━━━━━ Data records
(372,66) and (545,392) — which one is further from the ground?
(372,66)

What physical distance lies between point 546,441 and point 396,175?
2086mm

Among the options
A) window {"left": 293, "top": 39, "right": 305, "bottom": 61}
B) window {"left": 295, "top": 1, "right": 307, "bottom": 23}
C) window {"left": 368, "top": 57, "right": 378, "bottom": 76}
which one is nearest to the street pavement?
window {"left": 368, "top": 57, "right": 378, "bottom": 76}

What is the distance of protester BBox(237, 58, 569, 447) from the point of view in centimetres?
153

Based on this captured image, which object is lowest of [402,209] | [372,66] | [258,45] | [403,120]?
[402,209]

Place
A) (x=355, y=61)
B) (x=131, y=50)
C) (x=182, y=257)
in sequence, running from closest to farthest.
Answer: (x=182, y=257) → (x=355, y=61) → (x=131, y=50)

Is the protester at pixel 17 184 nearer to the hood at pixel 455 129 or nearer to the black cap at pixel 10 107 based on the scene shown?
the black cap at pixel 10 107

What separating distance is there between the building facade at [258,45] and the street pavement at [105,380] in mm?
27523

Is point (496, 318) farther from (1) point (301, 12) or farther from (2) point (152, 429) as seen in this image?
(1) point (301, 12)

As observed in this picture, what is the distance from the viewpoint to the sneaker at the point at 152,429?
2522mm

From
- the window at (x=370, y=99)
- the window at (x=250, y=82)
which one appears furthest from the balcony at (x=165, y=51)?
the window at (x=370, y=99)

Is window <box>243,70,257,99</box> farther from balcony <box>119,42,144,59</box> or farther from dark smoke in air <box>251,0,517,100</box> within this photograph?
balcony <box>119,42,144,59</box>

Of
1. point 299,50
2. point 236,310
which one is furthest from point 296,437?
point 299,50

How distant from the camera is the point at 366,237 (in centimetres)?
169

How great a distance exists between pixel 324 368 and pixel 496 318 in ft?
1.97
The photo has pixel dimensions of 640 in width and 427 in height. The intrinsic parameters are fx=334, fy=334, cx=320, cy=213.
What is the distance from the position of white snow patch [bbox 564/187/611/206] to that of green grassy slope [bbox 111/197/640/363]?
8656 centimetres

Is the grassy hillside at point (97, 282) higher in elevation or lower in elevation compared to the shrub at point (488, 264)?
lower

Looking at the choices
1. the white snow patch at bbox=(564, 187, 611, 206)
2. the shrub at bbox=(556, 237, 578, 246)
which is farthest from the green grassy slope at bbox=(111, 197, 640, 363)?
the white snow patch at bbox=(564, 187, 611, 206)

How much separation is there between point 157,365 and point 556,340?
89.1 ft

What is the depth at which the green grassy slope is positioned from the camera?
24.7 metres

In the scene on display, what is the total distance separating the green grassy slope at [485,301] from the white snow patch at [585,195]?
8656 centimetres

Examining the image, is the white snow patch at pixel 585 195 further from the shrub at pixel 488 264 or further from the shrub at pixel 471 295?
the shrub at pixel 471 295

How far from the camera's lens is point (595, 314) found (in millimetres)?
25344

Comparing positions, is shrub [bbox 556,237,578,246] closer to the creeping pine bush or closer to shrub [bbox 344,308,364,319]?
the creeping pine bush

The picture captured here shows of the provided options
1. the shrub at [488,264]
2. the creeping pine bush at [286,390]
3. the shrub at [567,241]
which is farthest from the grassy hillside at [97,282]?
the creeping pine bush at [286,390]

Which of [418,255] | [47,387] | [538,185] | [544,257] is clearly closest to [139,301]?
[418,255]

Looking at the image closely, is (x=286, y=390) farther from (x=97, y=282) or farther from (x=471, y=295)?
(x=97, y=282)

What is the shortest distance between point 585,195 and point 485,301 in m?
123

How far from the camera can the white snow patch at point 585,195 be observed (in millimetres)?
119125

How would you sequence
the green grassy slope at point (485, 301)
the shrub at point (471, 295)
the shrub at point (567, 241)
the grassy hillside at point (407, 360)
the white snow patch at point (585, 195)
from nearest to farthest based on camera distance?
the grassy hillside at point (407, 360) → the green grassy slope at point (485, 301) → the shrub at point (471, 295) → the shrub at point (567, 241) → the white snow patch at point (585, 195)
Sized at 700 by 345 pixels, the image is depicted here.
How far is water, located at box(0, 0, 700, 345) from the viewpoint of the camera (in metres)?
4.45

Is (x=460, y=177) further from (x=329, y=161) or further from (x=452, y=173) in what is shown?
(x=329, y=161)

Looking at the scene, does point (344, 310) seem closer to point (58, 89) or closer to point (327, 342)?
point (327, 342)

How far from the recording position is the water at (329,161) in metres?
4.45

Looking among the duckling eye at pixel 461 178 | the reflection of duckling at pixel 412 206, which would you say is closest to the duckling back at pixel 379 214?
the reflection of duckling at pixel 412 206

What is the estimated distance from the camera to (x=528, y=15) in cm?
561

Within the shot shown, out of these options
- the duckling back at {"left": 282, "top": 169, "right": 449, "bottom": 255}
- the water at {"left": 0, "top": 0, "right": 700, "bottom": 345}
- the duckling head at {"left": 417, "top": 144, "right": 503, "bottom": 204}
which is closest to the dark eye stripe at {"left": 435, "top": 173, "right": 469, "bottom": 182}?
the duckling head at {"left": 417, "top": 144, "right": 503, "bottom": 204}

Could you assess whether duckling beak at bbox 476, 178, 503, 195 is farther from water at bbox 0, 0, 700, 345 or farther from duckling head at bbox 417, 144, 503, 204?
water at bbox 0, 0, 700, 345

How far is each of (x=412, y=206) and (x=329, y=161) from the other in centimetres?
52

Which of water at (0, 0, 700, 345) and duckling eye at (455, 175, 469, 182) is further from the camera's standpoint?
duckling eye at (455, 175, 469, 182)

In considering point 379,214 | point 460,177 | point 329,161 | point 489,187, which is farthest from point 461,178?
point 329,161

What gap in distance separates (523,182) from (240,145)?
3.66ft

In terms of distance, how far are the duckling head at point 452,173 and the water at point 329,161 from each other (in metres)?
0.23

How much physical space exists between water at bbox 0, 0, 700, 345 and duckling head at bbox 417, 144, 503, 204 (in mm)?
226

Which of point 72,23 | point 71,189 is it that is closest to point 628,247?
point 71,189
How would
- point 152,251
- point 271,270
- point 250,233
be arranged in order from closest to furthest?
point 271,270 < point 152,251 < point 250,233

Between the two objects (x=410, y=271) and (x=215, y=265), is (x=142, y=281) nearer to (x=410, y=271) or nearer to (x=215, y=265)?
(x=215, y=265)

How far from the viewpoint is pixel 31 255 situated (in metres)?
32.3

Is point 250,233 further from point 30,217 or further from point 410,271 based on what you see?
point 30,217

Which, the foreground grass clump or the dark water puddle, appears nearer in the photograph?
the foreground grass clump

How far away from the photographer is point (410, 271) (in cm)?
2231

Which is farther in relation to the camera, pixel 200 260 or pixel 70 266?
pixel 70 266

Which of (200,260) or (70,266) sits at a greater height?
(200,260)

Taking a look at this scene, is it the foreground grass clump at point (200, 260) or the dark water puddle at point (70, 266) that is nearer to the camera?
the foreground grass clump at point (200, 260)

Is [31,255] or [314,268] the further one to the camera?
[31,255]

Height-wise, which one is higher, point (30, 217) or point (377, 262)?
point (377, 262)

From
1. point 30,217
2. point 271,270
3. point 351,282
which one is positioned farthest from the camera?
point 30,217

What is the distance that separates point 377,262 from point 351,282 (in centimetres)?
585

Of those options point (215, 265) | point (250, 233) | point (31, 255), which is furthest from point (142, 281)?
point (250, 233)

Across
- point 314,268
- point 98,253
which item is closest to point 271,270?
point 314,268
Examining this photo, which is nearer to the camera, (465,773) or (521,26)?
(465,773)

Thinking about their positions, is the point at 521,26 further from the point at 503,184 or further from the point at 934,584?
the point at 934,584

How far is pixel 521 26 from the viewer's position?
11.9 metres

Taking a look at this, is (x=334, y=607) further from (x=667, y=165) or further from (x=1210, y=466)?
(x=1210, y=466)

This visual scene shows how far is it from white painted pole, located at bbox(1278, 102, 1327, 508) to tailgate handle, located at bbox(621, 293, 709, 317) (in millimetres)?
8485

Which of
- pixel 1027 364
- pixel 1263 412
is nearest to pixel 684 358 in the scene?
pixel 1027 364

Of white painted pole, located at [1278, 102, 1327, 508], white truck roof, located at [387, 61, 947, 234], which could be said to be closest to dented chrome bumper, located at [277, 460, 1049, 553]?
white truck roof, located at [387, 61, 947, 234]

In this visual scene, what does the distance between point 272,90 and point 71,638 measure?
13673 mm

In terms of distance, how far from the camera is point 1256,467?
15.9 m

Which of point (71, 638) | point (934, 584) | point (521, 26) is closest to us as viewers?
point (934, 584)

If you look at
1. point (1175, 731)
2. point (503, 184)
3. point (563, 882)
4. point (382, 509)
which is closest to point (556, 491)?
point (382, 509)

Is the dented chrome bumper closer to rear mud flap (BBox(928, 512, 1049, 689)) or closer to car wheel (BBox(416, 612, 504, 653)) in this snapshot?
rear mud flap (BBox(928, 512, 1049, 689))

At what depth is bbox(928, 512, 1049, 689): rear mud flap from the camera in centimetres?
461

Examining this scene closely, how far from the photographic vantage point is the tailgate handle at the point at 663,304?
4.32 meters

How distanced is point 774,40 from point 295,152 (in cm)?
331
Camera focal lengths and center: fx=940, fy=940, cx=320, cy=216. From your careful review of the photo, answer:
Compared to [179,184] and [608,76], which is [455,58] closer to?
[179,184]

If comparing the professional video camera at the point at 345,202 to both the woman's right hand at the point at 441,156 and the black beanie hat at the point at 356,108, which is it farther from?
━━━━━━━━━━
*Work instructions*: Rewrite every line of the listing from its first line through the line containing "Answer: (x=182, y=257)", inclusive. Keep the requests unchanged, but multiply each number in the answers (point coordinates, box edges and distances) by 0.35 and round it to a whole number, rounding halves up.

*Solution to this exercise*:
(372,66) and (545,392) — which one is further from the ground?
(130,23)

What physical distance lies between point 546,441 and point 396,175?
730mm

Among the options
A) window {"left": 293, "top": 39, "right": 305, "bottom": 61}
B) window {"left": 295, "top": 1, "right": 307, "bottom": 23}
C) window {"left": 368, "top": 57, "right": 378, "bottom": 76}
which one is nearest to the street pavement?
window {"left": 129, "top": 20, "right": 132, "bottom": 27}

What is the distance of protester BBox(237, 58, 569, 447) from the point of view in centimetres?
54

Based on this captured image, which object is lowest of [402,209] | [372,66] | [258,45] | [403,120]?
[141,73]

Place
A) (x=355, y=61)
B) (x=131, y=50)
C) (x=182, y=257)
in sequence, running from closest to farthest.
Answer: (x=64, y=90) → (x=124, y=21) → (x=46, y=18)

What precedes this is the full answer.